§ TO-DO LIST
**a.** Reproduce the passage of the BULK COLLECT and FORALL page from "Do I really" up to and including "code and performance.".
**b.** Carry on the answer on the BULK COLLECT and FORALL page from the point where its text stops.

§ PAGE EXCERPT

Thursday 8 September 2011

Do I really need to learn the syntax for BULK COLLECT and FORALL

Question:
I attended your seminar "You Wrote What?" in London, which was great by the way, and noted the emphasis you placed on using bulk binding to enhance performance. In particular you explained the trade-off between more complex code and performance.
I have just read an article by Bryn Llewellyn in SELECT Journal (2nd Qtr 2005) in which he states that the Oracle Database 10g optimizer transforms a cursor FOR loop into the equivalent of a bulk bind fetch. Does this mean that we PL/SQL programmers don't need to learn the syntax for bulk binding for Oracle Database 10g and later?
Answer:
Absolutely not! It is true (and very exciting) that the Oracle Database 10g PL/SQL optimizer will automatically optimize a cursor FOR loop to perform at levels comparable to a BULK COLLECT operation (run the script found at the end of this answer, written by Bryn Llewellyn, to verify this fact on your database). That is just one of the many reasons that you can expect to see a substantial boost in performance of PL/SQL-based applications merely by upgrading to Oracle Database 10Zg.

§ PROVIDED RECORDS
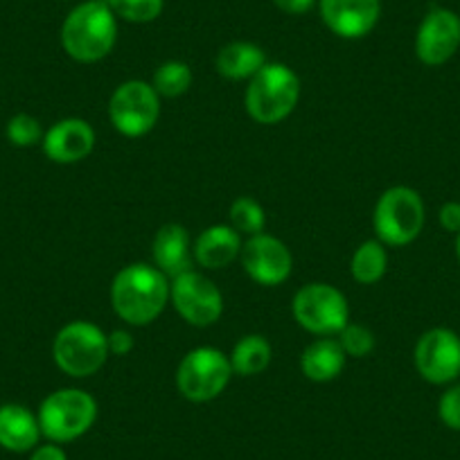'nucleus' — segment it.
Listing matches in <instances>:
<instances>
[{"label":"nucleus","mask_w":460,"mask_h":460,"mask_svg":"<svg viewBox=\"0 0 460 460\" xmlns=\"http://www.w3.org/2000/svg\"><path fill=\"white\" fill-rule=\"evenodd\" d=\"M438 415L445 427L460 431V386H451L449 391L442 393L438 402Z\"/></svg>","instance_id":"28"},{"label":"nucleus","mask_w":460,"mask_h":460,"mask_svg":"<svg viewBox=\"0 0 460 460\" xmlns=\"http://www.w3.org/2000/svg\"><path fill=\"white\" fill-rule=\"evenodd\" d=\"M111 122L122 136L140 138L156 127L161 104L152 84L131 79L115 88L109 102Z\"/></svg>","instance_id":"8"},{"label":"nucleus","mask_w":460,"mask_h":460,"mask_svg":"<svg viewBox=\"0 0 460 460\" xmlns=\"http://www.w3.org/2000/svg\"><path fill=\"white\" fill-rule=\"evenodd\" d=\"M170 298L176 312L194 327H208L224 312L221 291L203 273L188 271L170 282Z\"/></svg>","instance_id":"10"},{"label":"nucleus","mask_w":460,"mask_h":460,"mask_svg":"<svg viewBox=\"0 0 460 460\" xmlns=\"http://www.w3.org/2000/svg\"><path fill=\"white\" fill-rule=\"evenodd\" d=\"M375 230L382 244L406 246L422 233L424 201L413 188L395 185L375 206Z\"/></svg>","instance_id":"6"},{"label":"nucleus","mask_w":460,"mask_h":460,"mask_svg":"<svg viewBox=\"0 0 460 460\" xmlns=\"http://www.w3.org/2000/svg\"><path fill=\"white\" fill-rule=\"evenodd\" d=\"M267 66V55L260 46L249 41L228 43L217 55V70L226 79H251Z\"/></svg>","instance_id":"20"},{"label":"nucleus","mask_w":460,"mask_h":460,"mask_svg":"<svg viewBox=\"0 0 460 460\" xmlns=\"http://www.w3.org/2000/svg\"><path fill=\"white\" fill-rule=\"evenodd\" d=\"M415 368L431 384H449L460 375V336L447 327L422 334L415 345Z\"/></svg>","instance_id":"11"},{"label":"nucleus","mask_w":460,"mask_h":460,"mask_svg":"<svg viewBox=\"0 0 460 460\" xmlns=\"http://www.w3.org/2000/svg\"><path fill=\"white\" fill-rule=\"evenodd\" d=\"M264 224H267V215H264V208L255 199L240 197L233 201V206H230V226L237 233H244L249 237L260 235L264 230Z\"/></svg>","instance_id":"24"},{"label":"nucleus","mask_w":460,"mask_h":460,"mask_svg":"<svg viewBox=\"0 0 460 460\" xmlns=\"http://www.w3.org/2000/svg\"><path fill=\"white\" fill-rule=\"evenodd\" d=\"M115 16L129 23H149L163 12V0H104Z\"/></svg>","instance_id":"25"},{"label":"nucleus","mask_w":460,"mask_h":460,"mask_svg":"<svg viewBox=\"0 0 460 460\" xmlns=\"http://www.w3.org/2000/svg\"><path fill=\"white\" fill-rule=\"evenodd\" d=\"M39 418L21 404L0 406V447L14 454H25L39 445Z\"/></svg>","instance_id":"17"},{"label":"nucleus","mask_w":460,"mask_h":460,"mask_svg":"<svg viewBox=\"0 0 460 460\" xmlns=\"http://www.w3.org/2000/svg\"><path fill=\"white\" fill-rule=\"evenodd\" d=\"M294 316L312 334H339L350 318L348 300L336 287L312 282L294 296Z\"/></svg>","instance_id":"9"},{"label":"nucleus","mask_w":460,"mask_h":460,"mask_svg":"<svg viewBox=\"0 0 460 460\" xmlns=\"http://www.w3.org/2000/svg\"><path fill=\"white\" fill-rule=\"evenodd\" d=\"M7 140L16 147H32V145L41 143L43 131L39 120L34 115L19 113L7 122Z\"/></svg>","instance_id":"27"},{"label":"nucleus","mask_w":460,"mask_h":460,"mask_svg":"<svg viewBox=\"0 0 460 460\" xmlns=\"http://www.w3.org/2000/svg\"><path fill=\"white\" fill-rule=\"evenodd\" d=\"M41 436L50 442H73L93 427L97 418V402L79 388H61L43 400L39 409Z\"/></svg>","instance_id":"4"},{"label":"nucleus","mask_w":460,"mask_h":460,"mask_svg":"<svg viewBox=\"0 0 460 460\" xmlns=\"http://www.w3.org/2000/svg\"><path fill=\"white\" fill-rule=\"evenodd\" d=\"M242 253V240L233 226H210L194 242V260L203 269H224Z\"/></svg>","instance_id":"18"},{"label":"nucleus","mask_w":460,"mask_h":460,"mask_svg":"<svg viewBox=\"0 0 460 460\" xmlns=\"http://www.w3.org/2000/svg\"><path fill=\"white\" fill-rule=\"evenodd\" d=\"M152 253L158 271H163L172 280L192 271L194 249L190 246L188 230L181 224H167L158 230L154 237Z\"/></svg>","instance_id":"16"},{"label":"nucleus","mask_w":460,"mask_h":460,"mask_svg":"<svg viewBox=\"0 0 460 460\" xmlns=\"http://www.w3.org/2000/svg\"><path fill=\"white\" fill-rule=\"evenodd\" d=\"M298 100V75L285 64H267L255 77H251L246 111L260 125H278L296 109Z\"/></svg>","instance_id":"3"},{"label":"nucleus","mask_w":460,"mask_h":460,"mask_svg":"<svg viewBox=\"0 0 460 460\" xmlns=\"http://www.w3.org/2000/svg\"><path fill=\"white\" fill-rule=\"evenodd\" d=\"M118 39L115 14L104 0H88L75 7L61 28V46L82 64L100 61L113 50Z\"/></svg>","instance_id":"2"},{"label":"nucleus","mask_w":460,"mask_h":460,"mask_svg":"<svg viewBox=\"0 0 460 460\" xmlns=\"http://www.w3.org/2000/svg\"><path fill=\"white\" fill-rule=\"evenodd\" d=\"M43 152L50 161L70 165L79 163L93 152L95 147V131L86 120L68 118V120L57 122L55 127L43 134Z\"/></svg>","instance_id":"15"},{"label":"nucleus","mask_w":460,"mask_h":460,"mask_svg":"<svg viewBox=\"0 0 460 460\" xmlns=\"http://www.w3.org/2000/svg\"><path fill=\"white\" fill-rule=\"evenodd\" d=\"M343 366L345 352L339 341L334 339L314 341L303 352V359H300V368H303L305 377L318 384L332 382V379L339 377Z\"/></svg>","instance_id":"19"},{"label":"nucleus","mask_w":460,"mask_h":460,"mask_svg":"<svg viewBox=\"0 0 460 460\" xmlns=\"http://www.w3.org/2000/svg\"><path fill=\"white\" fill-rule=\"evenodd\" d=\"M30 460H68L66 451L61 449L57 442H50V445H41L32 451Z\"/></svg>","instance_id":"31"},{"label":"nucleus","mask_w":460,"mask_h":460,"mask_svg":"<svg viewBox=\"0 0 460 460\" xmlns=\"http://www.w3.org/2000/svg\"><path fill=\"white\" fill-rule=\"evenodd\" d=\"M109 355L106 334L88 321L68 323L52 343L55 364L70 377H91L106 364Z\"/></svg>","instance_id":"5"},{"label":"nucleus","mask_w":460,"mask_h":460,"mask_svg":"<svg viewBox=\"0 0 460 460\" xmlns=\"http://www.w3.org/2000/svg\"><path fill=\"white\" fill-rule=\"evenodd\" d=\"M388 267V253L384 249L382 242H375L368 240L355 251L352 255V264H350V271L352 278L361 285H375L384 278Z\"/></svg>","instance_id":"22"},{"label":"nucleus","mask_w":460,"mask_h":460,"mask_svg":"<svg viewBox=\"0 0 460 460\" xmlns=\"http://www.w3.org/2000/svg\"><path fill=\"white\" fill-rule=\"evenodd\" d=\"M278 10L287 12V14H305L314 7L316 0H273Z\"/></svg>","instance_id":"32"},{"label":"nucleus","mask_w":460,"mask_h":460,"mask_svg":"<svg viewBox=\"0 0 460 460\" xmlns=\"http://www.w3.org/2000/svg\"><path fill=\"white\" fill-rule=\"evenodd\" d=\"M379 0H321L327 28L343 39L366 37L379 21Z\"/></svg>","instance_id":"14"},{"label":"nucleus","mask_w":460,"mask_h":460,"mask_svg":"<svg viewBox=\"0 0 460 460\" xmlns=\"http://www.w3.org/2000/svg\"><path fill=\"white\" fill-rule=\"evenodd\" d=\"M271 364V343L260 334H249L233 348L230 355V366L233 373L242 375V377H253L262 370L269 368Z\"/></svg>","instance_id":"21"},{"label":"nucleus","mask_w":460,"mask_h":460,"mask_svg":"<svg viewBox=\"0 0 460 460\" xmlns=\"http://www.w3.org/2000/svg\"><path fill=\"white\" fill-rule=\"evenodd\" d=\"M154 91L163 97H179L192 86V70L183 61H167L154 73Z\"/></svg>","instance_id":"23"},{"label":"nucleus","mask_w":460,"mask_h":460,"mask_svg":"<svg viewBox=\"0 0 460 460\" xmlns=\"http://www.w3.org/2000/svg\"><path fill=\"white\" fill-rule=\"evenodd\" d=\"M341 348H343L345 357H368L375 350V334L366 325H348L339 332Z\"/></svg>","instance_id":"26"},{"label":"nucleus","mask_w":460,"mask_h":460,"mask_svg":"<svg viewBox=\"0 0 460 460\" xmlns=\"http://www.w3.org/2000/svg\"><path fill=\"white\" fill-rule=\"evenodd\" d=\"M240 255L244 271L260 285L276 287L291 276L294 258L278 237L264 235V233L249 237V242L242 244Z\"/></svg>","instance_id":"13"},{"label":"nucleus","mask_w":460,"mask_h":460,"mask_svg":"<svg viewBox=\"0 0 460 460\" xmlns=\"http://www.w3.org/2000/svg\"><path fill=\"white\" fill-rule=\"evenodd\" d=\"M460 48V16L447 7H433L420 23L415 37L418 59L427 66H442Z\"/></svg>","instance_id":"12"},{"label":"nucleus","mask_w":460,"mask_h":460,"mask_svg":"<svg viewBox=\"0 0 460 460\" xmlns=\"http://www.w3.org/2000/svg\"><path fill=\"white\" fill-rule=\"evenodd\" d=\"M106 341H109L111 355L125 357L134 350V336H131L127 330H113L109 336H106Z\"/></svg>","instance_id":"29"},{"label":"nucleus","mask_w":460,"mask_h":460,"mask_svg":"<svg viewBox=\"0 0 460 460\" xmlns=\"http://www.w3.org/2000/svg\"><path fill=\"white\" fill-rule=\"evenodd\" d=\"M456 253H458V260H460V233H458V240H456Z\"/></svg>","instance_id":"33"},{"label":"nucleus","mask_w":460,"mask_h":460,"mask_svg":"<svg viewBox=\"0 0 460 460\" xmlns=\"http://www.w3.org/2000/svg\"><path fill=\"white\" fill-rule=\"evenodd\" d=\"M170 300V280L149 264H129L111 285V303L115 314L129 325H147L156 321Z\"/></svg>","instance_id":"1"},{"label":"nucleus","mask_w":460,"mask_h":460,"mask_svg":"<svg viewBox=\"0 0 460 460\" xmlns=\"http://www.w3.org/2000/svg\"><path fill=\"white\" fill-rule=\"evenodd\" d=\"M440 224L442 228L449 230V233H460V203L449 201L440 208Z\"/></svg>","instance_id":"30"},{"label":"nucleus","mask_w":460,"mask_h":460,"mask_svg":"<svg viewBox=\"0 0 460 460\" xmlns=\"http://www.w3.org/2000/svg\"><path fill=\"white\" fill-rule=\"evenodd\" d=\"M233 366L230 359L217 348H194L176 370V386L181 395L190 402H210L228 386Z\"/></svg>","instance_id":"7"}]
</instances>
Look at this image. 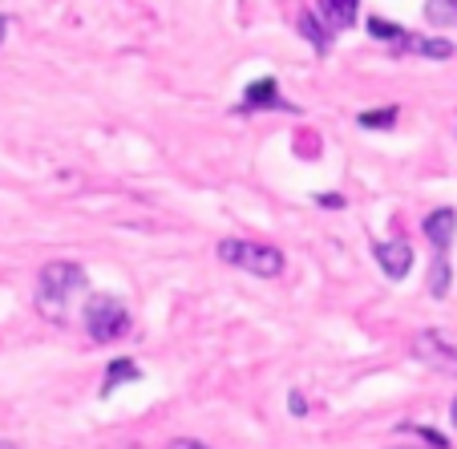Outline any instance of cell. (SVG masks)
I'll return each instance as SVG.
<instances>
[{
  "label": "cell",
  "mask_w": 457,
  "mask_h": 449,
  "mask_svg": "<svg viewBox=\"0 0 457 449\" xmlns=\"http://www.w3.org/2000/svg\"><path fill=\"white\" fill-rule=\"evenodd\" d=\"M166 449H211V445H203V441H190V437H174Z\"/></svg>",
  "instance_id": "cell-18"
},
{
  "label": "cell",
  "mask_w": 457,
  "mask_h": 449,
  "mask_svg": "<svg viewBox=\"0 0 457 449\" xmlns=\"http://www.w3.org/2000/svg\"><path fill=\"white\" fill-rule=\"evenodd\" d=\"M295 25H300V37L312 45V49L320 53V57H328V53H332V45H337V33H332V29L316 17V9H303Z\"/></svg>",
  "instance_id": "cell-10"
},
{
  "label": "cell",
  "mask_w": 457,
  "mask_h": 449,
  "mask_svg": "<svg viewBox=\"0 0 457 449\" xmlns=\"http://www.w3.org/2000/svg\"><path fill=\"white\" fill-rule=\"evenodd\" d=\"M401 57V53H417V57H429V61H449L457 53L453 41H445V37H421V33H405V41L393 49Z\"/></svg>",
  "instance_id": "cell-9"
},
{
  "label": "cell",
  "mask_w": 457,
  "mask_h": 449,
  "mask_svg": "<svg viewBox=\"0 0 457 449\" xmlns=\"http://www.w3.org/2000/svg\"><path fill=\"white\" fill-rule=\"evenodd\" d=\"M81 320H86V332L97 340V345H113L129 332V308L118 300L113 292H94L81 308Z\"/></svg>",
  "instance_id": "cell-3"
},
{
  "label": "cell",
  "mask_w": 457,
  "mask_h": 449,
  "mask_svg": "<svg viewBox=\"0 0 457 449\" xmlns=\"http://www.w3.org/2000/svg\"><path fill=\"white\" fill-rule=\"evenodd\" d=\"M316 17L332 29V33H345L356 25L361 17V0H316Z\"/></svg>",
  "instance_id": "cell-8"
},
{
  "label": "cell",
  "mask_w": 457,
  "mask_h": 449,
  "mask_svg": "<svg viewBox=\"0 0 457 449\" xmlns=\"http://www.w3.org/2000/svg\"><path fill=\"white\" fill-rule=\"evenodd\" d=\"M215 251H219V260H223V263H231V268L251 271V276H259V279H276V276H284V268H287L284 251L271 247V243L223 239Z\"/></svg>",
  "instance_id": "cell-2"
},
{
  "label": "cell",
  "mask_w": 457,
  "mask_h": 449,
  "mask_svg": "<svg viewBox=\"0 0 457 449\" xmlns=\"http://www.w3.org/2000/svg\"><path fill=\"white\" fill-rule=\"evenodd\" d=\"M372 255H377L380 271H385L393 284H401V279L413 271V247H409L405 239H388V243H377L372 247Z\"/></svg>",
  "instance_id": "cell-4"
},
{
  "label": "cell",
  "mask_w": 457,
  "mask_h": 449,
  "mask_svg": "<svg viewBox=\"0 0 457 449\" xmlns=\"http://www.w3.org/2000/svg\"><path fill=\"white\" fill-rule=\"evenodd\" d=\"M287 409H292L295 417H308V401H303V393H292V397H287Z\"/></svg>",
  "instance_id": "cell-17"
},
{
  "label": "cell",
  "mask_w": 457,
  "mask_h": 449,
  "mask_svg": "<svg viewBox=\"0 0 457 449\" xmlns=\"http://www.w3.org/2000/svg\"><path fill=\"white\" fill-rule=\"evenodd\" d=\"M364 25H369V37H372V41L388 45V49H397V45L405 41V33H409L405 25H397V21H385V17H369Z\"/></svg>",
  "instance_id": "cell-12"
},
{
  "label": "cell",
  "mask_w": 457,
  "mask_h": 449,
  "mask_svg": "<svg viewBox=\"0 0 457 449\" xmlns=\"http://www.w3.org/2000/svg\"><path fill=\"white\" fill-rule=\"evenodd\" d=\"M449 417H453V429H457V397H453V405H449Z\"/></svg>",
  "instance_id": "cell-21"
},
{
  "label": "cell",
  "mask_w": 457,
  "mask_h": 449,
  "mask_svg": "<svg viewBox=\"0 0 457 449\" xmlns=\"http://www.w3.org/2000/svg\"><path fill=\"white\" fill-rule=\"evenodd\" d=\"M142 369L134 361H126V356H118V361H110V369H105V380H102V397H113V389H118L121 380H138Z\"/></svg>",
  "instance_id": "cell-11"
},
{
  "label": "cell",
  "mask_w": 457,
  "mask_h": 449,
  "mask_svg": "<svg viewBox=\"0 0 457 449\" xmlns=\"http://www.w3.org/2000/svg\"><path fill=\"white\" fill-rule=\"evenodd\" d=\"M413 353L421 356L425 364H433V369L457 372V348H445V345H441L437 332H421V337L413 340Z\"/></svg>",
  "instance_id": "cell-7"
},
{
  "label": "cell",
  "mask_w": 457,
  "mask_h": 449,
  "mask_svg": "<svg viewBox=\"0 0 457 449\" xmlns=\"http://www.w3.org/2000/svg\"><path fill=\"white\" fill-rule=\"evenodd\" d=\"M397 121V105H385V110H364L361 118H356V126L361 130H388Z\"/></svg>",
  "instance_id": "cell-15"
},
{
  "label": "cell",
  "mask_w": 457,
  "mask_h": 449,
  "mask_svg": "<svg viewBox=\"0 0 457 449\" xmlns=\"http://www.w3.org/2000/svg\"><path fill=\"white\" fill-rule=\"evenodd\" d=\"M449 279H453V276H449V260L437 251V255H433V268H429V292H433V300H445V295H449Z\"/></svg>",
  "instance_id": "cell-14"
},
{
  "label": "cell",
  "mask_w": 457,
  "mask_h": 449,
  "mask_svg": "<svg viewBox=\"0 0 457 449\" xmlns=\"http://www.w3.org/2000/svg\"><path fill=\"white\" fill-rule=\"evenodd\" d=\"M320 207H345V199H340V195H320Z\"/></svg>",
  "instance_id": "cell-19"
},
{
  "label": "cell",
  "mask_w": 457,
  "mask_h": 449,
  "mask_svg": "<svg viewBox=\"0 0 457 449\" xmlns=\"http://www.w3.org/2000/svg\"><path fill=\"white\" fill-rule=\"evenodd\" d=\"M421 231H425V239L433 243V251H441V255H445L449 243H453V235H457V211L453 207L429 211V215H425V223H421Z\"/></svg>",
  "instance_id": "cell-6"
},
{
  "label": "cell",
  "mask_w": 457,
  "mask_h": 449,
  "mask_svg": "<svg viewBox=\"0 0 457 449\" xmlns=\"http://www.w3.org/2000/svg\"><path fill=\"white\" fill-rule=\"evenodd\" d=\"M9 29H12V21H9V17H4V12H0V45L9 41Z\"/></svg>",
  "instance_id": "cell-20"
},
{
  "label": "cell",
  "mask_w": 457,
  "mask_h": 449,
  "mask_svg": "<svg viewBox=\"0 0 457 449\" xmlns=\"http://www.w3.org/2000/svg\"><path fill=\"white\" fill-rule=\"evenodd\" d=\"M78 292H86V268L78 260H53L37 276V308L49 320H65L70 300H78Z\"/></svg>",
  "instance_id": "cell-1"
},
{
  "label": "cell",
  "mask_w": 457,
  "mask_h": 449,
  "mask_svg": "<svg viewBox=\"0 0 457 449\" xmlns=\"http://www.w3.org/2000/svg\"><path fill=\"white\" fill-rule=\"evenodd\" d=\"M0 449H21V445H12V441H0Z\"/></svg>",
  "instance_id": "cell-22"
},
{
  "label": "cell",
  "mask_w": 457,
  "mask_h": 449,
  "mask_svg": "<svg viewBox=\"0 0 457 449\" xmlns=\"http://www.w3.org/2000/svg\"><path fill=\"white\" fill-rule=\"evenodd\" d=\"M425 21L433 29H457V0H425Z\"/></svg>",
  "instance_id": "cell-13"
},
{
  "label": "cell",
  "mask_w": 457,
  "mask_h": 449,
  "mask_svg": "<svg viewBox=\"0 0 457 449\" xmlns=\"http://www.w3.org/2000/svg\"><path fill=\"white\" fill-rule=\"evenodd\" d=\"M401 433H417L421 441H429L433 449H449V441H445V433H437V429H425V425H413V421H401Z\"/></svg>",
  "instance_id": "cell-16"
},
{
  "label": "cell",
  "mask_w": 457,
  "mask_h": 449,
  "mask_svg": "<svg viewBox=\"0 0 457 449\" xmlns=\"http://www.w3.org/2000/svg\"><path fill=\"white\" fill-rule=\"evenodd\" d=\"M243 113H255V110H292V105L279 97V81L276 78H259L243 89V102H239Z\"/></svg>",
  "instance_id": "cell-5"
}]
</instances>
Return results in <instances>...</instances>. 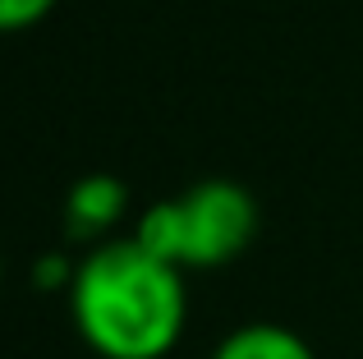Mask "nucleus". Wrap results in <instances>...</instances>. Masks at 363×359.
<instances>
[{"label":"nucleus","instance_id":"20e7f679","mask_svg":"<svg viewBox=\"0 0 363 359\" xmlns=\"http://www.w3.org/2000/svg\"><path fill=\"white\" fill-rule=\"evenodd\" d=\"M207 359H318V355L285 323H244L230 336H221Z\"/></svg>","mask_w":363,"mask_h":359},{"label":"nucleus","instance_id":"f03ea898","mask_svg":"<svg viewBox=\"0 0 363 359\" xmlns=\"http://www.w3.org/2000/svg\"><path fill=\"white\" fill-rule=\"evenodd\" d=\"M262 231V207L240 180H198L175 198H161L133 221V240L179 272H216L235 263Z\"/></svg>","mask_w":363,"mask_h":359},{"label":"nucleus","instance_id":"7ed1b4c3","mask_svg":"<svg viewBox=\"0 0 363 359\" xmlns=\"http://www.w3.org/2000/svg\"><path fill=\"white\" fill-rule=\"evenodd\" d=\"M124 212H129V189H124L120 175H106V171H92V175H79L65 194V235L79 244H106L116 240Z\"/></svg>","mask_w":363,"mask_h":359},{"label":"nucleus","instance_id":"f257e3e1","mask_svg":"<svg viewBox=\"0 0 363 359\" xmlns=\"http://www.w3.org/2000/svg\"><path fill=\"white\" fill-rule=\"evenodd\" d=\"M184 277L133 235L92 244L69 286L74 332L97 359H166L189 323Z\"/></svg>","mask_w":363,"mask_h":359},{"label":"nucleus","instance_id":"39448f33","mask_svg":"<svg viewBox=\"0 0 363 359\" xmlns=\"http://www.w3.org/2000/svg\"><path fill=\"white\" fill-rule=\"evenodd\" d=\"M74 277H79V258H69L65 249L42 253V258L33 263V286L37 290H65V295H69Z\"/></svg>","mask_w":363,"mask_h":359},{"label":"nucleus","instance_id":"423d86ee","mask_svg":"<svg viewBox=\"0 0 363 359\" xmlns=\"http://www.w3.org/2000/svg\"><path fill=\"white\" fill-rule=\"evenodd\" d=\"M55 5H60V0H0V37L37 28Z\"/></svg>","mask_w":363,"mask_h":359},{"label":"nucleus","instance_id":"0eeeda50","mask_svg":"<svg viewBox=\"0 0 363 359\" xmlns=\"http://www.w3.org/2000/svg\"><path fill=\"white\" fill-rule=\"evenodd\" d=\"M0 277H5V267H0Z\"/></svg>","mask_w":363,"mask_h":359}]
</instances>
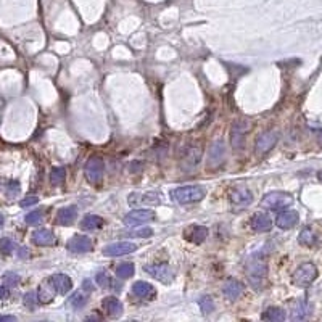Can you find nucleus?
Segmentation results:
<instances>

§ ANSWERS FOR THE TASKS
**a.**
Do I really need to learn the syntax for BULK COLLECT and FORALL

Question:
I attended your seminar "You Wrote What?" in London, which was great by the way, and noted the emphasis you placed on using bulk binding to enhance performance. In particular you explained the trade-off between more complex code and performance.

**b.**
This very cool and non-trivial optimization definitely does not mean, however, that you can skip learning about and applying BULK COLLECT and FORALL (which I consider to be among the most important new features in Oracle PL/SQL since Oracle8i Database) in your application development. After all, the optimization shown in the script at the end of this answer only takes care of some of the scenarios in which bulk processing is highly recommended.
If, for example, you have repetitive DML statement execution within a cursor FOR loop (see the upd_for_dept procedure in Listing 1), the Oracle optimizer will improve the performance of the cursor FORloop, but it will not transform those row-by-row inserts and updates into FORALL-analogs. To fully optimize such code, you will have to shift to BULK COLLECT and then leverage the populated collections in subsequent FORALL statements.
Listing 1. Cursor FOR loop with DML operations
CREATE TABLE employee (
employee_id NUMBER(4),
last_name VARCHAR2(15),
first_name VARCHAR2(15),
middle_initial VARCHAR2(1),
job_id NUMBER(3),
manager_id NUMBER(4),
hire_date DATE,
salary NUMBER(7,2),
commission NUMBER(7,2),
department_id NUMBER(2)
)
/

CREATE TABLE employee_history (
employee_id NUMBER(4),
hire_date DATE,
salary NUMBER(7,2),
activity VARCHAR2(100)
)
/

CREATE OR REPLACE PROCEDURE log_error (
msg_in IN VARCHAR2 DEFAULT NULL
,code_in IN PLS_INTEGER DEFAULT NULL
)
IS
BEGIN
-- A "stub" program that simply displays the error information.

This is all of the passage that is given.